╭─ DATA SUPPLIED
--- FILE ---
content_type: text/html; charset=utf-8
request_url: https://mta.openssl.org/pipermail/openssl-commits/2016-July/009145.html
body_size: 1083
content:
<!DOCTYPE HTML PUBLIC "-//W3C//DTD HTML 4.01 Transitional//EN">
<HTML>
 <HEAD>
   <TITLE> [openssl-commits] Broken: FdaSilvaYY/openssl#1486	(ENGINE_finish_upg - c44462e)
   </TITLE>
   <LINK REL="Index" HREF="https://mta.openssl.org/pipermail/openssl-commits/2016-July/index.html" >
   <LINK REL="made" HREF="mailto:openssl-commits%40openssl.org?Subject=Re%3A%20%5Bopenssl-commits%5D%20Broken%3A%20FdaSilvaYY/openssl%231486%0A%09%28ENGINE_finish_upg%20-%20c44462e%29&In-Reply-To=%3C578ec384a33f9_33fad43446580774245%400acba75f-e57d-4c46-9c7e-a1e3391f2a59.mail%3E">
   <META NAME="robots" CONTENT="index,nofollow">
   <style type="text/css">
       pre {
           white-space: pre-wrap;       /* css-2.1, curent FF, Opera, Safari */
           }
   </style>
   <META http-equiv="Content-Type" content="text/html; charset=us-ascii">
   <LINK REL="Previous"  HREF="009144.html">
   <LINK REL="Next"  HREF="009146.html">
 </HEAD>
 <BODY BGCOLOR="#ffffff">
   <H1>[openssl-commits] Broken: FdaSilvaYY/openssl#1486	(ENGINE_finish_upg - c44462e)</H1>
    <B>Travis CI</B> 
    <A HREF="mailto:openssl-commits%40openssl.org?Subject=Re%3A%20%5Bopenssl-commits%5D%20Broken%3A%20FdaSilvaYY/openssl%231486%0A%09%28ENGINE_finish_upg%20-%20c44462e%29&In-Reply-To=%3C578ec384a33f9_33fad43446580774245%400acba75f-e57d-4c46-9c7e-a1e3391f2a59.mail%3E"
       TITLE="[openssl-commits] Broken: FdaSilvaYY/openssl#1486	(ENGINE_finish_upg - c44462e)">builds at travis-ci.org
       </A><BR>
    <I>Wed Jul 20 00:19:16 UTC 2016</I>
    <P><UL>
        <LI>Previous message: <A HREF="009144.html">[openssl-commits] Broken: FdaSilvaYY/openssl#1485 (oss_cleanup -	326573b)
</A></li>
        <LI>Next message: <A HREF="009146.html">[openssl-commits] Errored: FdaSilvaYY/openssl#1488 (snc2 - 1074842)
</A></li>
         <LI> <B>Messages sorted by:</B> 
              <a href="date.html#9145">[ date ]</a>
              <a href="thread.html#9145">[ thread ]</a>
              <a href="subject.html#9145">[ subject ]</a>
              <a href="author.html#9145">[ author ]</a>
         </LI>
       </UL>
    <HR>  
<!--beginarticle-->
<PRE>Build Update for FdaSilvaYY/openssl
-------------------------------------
╰─
TO DO:
Pull every line that holds the string "index" out of the records.

EXPECTED ANSWER:
   <LINK REL="Index" HREF="https://mta.openssl.org/pipermail/openssl-commits/2016-July/index.html" >
   <META NAME="robots" CONTENT="index,nofollow">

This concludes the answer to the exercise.